Louis Vuitton is raising its focus somewhat from the really affluent to the really, really affluent. The Paris-based conglomerate of fabulous and fussy things is launching a new line of very high-end leather handbags and accessories to complement its existing products, according to Women’s Wear Daily.
The strategy raises the question: just how much more opulent can LVMH get? The company already sells $88,000 watches, $4,000 handbags, and $1,000 scarves. But if you are asking that question, the new LVMH line isn’t for you. There’s really no ceiling in the high-end retail game (consider astrakhan, a fleece harvested from fetal lambs).
LVHM has grown a little less rich of late.

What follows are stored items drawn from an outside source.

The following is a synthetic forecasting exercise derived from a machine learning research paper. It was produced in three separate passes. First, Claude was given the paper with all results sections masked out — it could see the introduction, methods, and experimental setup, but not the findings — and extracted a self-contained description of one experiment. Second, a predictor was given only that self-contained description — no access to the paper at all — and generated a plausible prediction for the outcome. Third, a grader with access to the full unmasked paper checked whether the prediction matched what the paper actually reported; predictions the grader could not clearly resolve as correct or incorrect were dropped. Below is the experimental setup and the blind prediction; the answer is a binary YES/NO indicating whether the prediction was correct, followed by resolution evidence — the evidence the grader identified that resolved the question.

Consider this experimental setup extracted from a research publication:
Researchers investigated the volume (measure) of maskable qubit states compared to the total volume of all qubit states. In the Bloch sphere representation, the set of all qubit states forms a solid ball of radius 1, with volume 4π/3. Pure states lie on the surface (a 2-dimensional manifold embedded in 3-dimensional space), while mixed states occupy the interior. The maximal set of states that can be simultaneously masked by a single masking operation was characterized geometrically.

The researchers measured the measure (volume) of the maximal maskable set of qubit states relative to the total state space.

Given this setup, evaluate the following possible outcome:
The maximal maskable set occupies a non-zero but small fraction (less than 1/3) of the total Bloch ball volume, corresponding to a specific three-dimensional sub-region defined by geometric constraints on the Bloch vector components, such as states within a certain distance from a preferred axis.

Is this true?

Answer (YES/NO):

In the 12 months ended June, the company’s revenue increased almost 10 percent—no small feat considering the crummy European economy in that period. At the same time, though, its profit declined nearly 4 percent.
No one would accuse the company of slumming, per se. It’s just that most of its recent growth has come in lower margin areas, such as perfume and what the company calls “selective retail,” which comprises airport concessions and makeup counters. For every $100 of sales in those areas, LVMH books only about $10 of profit. Margins on its alcohol and leather goods are around 30 percent. Thus the push for swankier and softer bags.
To produce the new ultra-luxury line, LVMH brought back designer Darren Spaziani, who had most recently been building accessories at Proenza Schouler. When he was at LVMH from 2004 to 2006, Spaziani worked under Marc Jacobs.
LVMH also made sure he’ll have plenty of lush materials to work with. In July, the company spent $2.6 billion to buy an 80 percent stake in Loro Piana, an Italian textile producer that specializes in ultra-rare ingredients, such as fibers made from Myanmar lotuses and wool shorn from the vicuna, a llama-like creature that lives high in the Peruvian Andes.
In a conference call, LVMH communications director Christopher Hollis called Loro Piana “one of the most elitist brands in the world.”